How Ciara Is Repeating History’s ‘Back To Africa’ Movements

a black woman with a basket on her head
Briona Lamback
August 13, 2025

Black Loyalists, 1792: After fighting for the British during the American Revolution, the Black Loyalists moved to Nova Scotia after the Brits served up broken land promises, starvation wages, sharecropping, or indentured servitude.

One of these former Black Loyalists, Thomas Peters, cut a deal with the British-run Sierra Leone Company of London to settle thousands of Nova Scotians in Freetown. More than 500 Jamaican Maroons followed in 1800.

American Colonization Society, 1822: Fifty years before the abolition of U.S. slavery, white politicians and enslavers secured land and relocated 12,000 freeborn and formerly enslaved people to Liberia.
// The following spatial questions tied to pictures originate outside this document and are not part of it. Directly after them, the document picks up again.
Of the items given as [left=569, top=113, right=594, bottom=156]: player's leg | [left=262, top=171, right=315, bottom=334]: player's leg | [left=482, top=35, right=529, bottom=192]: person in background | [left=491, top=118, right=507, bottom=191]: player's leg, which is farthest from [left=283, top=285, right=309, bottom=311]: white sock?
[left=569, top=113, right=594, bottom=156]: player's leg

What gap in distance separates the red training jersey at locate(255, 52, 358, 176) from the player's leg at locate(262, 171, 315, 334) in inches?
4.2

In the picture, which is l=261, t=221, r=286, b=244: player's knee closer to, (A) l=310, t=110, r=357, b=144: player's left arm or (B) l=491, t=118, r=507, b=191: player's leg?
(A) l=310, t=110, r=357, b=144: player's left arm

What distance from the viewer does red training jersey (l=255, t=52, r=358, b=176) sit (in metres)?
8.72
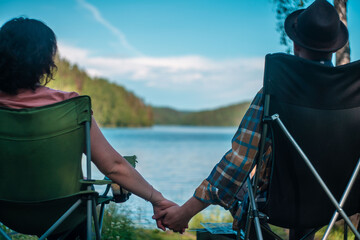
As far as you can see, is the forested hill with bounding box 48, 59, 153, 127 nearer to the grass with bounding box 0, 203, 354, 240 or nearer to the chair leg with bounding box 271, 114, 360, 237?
the grass with bounding box 0, 203, 354, 240

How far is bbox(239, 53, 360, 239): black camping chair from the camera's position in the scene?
5.88 ft

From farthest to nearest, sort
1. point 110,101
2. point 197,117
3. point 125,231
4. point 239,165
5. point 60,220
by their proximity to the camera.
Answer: point 197,117, point 110,101, point 125,231, point 239,165, point 60,220

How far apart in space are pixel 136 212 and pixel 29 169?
2.45 m

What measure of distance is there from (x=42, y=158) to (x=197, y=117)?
136964 millimetres

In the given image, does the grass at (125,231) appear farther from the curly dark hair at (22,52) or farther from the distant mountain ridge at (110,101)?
the distant mountain ridge at (110,101)

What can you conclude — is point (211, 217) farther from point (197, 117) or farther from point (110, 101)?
point (197, 117)

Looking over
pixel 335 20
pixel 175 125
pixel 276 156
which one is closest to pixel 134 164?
pixel 276 156

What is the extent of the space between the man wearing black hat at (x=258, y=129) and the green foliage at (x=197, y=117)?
11236 cm

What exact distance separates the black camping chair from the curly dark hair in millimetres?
1005

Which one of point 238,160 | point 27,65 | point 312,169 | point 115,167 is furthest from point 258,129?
point 27,65

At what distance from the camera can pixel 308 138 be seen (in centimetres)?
182

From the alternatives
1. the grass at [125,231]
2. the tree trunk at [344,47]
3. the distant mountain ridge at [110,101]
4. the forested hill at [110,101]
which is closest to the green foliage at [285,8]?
the tree trunk at [344,47]

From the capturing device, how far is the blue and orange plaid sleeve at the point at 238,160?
74.6 inches

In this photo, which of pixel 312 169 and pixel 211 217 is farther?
pixel 211 217
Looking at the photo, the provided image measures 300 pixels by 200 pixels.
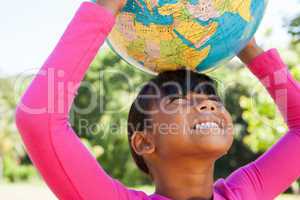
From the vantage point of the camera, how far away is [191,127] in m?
2.19

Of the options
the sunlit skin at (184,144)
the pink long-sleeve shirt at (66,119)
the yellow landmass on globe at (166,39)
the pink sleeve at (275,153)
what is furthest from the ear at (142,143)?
the pink sleeve at (275,153)

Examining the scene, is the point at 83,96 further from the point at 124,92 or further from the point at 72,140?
the point at 72,140

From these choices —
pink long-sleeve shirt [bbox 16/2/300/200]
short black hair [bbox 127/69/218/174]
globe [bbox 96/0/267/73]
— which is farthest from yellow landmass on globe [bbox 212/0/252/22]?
pink long-sleeve shirt [bbox 16/2/300/200]

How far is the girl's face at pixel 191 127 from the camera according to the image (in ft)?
7.11

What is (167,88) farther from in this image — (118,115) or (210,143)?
(118,115)

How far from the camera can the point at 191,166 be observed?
2248mm

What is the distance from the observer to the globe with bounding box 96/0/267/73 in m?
2.15

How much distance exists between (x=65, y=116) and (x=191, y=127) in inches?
20.6

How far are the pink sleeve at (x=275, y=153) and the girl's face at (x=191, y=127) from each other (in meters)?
0.30

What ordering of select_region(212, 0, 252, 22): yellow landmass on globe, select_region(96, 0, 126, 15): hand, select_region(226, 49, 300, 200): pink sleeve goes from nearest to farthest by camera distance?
select_region(96, 0, 126, 15): hand
select_region(212, 0, 252, 22): yellow landmass on globe
select_region(226, 49, 300, 200): pink sleeve

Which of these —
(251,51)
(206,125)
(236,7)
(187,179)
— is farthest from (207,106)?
(251,51)

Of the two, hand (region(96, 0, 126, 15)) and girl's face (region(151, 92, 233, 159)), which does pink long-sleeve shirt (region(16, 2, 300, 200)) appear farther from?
girl's face (region(151, 92, 233, 159))

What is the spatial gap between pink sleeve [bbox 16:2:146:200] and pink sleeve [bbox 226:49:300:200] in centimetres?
66

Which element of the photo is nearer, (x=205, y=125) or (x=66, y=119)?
(x=66, y=119)
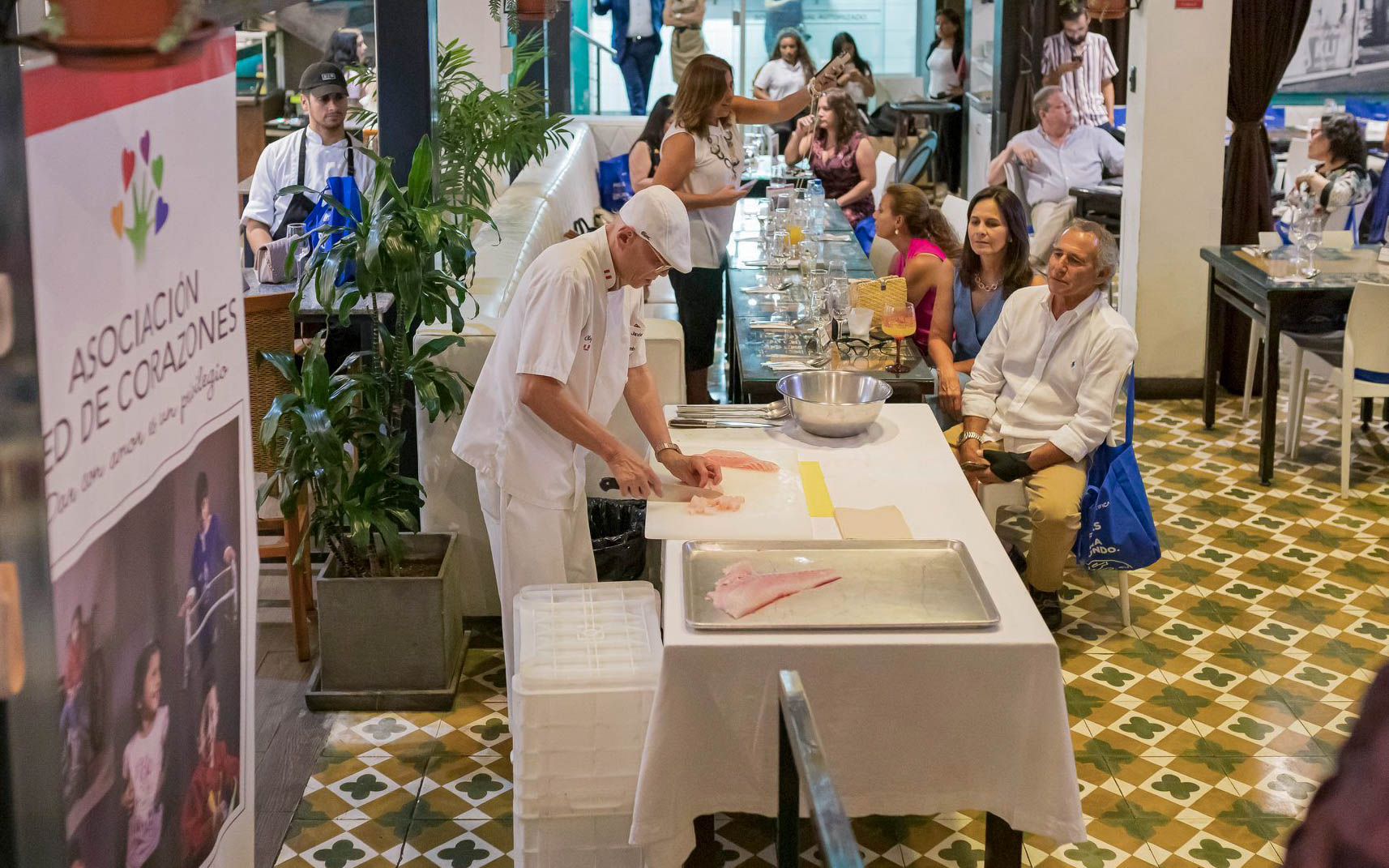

Many Black people criticized the white-led migration, arguing that having built this country, we had every right to remain on U.S soil.

Marcus Garvey, 1919: Garvey created the Black Star Line to realize his vision of a self-reliant, global Black economy in the Motherland. His steamships never journeyed to Africa because J. Edgar Hoover opened an investigation of the steamship line. The investigation led to Garvey’s possibly unjust imprisonment for mail fraud and subsequent deportation.

We must remember that indigenous Africans inhabited all these places throughout history. Today, it’s okay for the diaspora to return to our ancestral lands—many countries welcome it—but we must do so with respect and consideration for our continental kin. There’s no denying that we’re stronger together, and reconnection is a necessary part of our collective liberation.